C. The elevation of the 221 Main condos to 40 stories. 

5. On the matter of changes of landscape: Can you really make a case that the possibility of the city preserving the most park-friendly property on the New York Presbyterian Property is better now since that park proposal for retail zoning was not referred out in 2000? I do not think you can. Tell you why:

A. The land now is worth more. The hospital is never going to give that away now. They'd have to be fools to lease that away in return for medical commercial zoning as they talked about in the past with the Mayor two years ago. They still might, but I cannot see it. It's dumb.

B. The east side of town has more upscale retail alongside Bloomingdale Road,  making the property on NYPH quite attractive as residential upscale housing -- either single family -- or a series of stepping up tall buildings rising like Easter Island statues up the slope -- or  series of homes down Bryant Avenue. It's just a matter of time. Think a series of tall buildings called "The Hill at White Plains."

The only ways I see the city getting the Bryant Avenue piece as a park (the most buildable land), is

A.  A deal to develop the North Side of the property densely with a developer buying the whole swath of property and giving a portion of it to the city in return for the rights to build whatever they want, such as a wraparound phalanx of 35 story or higher  exclusive apartments, around that north end (doing away with the golf course).

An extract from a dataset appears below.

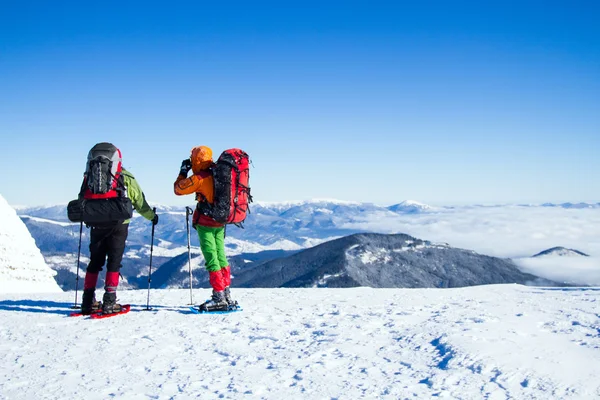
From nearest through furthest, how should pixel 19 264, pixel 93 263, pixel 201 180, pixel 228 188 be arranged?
pixel 201 180 → pixel 228 188 → pixel 93 263 → pixel 19 264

Remember, as we have learned quite revealingly from the Bar Building fracas,  National Historic Properties may be torn down if the owner wants to do so.

B. The County, the Trust for Public Land  buys the whole kit and kaboodle for $100 Million or more. (And read MORE) Then the city and the county need to find added millions to create the park and maintain it every year. This actually has some merit since County Executive Spano has been collecting open space for the County. The big hitching point is the money.


Those two scenarios...barring continued medical development which seems out of the question at this point (hundreds of millions needed) due to the state's choosing to prop up the medical center in Valhalla...are the legacy of that Council 2000 decision -- done simply to heed the voices of the few.

6. Nothing libelous about the words "sold out" -- the council was not thinking of the full benefit of the majority of the city in that decision and were listening to a minority of voices, which is the definition of a sell-out.

 

But, perhaps you are right...I should probably should not have said it was a "sell-out," what it really was was a "giveaway." They gave away a park, without defining the deal.

While I have the benefit of hindsight in this analysis, I was also of this opinion at the time of the decision. As that disaster of a decision continues to loom, I hope sincerely you are right that the park can somehow be saved.

It will take some benefactor of a developer to get us that park. The park will come at a very costly price to the city's environment. We may end up getting a a park plus development (a lot of it). That will be the legacy of the Common Council of 2000.